Before adding to aquarium. I'm trying to minimize the tannins as much as possible. Just wondering what best method is. This will be my first piece of wood.


----------



## dave56 (Jul 4, 2012)

If it's small enough you can boil it. Do this for a while empty the water frequently so you can tell when the tannins are reduced.


----------



## Sanguinefox (Nov 29, 2011)

dave56 said:


> If it's small enough you can boil it. Do this for a while empty the water frequently so you can tell when the tannins are reduced.


Want to build up on this. After you seem to see a tannin reduction and it appears to boil clear it doesn't hurt to go ahead and put in something to soak in water for a few days just to be sure that it all leaches out. If you got the time it's worth it.


----------



## dave56 (Jul 4, 2012)

Sanguinefox said:


> Want to build up on this. After you seem to see a tannin reduction and it appears to boil clear it doesn't hurt to go ahead and put in something to soak in water for a few days just to be sure that it all leaches out. If you got the time it's worth it.

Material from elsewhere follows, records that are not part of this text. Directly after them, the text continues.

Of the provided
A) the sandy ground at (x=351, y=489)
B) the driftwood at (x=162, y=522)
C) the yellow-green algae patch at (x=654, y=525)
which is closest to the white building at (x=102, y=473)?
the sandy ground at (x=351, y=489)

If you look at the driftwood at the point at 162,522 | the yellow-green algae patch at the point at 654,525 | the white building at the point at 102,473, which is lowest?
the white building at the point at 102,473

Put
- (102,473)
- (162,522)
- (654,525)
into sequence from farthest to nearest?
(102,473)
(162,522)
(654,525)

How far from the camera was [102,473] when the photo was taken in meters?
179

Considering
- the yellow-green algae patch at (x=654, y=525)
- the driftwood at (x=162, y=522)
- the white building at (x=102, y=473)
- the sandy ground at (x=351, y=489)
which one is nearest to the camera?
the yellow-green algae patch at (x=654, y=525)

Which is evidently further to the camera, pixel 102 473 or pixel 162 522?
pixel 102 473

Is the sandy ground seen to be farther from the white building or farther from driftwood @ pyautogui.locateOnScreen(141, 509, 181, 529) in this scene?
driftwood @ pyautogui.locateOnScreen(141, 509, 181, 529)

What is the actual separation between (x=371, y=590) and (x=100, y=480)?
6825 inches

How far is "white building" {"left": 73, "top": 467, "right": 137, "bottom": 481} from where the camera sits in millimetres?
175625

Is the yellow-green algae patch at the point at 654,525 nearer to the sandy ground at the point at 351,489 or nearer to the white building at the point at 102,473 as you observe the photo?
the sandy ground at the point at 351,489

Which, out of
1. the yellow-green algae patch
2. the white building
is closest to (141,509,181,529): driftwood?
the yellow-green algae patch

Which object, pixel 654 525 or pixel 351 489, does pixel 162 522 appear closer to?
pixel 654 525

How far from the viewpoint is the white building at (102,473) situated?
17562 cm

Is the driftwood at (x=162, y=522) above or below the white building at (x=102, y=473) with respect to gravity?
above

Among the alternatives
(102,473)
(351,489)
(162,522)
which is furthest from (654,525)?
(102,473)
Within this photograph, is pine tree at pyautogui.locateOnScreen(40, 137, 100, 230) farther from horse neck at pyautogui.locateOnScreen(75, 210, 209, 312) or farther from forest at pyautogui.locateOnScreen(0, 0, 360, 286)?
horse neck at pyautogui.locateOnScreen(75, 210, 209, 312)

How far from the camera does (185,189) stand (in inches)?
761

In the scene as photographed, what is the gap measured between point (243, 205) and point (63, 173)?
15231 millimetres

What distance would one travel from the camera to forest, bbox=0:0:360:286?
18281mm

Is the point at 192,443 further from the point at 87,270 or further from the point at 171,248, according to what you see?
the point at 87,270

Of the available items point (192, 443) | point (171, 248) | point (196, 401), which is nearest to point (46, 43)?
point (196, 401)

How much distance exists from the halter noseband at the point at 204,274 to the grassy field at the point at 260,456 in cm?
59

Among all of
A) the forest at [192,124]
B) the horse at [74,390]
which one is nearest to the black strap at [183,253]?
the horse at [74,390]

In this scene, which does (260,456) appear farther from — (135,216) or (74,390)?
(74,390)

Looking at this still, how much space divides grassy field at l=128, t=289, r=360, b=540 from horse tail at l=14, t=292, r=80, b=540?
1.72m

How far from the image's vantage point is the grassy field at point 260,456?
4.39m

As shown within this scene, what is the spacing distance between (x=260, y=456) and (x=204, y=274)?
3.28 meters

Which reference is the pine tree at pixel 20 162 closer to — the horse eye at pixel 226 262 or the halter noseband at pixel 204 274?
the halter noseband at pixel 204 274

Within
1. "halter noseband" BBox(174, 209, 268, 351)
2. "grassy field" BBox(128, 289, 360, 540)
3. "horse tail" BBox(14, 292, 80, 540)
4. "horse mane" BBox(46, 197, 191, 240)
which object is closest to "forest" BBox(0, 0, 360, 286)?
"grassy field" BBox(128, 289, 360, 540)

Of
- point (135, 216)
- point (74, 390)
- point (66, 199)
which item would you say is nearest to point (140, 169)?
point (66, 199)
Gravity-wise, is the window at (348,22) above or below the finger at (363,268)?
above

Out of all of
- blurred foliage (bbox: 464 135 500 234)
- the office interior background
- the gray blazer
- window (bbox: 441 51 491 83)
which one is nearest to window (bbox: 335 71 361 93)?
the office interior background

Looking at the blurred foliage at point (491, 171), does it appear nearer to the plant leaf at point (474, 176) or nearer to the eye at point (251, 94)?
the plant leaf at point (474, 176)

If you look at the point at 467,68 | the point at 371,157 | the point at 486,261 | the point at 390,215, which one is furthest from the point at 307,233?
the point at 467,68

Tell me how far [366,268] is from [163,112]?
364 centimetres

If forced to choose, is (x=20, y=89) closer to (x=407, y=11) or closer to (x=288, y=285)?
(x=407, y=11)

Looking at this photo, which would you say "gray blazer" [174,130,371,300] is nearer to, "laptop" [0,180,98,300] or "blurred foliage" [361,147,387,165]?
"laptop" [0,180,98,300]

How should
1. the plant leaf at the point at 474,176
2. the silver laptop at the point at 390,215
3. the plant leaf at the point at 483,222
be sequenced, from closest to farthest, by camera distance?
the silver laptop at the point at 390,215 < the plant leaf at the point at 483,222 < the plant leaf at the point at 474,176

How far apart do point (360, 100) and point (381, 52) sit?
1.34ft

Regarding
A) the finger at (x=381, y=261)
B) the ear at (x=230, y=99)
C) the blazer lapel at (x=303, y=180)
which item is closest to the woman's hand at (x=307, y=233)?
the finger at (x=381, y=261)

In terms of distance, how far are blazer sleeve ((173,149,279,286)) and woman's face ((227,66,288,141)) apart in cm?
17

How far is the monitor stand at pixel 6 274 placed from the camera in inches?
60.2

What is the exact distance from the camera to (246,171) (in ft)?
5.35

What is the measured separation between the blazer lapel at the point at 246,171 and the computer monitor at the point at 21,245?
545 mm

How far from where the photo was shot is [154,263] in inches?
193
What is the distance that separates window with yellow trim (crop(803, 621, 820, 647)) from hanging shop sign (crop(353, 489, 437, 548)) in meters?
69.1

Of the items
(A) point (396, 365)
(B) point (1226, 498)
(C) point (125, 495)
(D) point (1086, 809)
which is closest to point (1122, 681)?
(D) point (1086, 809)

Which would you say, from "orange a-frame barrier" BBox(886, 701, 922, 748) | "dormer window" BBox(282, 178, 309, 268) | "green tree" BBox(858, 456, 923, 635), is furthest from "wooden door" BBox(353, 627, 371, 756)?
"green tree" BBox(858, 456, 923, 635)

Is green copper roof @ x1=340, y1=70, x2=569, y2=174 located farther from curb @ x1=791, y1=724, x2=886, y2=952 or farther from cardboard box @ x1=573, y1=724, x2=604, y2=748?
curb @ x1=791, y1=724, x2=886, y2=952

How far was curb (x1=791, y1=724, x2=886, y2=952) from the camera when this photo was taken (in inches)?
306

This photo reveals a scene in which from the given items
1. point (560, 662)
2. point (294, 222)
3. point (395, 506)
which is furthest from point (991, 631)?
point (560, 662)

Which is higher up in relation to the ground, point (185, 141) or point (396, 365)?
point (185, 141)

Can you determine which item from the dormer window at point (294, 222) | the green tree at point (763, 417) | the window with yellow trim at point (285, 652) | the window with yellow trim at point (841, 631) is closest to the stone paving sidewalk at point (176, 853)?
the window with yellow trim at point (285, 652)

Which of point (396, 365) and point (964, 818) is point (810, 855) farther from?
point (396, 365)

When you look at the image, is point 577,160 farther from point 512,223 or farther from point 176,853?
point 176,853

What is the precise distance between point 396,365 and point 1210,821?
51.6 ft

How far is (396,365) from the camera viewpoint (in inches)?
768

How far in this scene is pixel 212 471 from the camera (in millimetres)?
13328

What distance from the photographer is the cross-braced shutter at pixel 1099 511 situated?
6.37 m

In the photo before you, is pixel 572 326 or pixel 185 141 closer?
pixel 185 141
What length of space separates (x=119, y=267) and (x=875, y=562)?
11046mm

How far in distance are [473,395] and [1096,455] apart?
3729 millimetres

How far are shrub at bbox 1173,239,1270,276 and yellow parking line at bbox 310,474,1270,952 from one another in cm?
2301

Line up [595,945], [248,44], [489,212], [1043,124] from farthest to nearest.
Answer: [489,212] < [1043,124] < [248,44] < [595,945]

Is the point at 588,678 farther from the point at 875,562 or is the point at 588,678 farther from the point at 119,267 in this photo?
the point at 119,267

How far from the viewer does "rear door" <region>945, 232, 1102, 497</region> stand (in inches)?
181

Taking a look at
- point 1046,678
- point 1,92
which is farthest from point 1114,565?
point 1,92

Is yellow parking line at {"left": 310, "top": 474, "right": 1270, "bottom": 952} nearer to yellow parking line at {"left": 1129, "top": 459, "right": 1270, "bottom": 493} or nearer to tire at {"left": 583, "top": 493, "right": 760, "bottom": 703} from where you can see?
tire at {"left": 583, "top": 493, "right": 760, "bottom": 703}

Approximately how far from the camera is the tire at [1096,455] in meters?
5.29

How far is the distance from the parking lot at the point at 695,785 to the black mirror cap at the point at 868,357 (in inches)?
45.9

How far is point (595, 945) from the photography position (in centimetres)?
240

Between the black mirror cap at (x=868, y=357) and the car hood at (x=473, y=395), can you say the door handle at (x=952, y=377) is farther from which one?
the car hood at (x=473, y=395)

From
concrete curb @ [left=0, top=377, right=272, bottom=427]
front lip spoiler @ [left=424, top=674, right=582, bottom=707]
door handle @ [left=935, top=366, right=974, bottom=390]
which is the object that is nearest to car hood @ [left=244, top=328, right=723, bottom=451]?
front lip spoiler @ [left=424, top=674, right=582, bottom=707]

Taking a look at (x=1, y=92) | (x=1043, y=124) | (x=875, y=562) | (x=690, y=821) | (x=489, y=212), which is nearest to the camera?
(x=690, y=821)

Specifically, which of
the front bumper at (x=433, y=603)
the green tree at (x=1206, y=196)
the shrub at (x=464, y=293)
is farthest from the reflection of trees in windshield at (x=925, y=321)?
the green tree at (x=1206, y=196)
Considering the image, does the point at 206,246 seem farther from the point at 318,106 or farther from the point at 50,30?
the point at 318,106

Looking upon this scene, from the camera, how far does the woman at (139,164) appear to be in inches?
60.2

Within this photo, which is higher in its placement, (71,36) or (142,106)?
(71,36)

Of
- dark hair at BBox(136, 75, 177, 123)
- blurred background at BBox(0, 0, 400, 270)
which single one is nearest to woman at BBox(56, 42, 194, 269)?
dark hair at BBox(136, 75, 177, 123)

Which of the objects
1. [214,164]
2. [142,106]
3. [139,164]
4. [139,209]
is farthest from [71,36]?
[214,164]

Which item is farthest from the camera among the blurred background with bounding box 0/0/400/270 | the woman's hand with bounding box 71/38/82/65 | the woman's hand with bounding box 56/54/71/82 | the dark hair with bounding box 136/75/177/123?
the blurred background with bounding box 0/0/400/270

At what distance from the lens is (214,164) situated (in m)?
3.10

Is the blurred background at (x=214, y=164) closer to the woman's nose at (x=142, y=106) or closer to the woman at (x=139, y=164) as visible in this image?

Absolutely!! Mopani is FULL of tannins:roll: Great wood, but a pain to get ready for tank use.


----------



## Boredomb (Feb 21, 2011)

Agree with what has been said already just wanted to throw this out there. Tannins is not the only thing you need to watch for with this wood. Though tannins are not bad or harmful to the fish. Fungus is a BIG issue with the wood. You can boil the crap out of this wood to get the tannins out but still sometimes get fungus to develop. This is the only wood I can buy locally so have dealt with it on numerous occasions. Most of the time I will boil it if small enough. Then use a steel wire brush on it. Then repeat a couple of times. Sometimes it works at gettting the fungus to stop sometimes not. I have done the process and thought the wood was fine and then a couple of weeks later after being in the tank it develops fungus and I have to take it out and do it all over again. Just something to watch.
_Posted via Mobile Device_


----------



## Romad (Jun 28, 2009)

+1 on the fungus. I refuse to use Mopani anymore because of it. I could never get it to go away completely and finally decided it wasn't worth the risk.


----------



## smit3183 (Sep 11, 2011)

If mopani has such an issue with fungus, what would be a better/safe piece of wood I can use?


----------



## Romad (Jun 28, 2009)

Malaysian driftwood is a good alternative. You can find some really interesting/unusual pieces. 

Do the same as far as boiling and soaking to release tannins before adding to your tank.


----------



## Boredomb (Feb 21, 2011)

+1 Malaysian driftwood is much much better if you can get it. It has far less tannins in it then mopani wood. I have also not heard of ppl having issue with fungus with this wood.
_Posted via Mobile Device_


----------



## redchigh (Jan 20, 2010)

Has anyone ever rried hydrogen peroxide, ammonia, or bleach to treat the wood?
_Posted via Mobile Device_


----------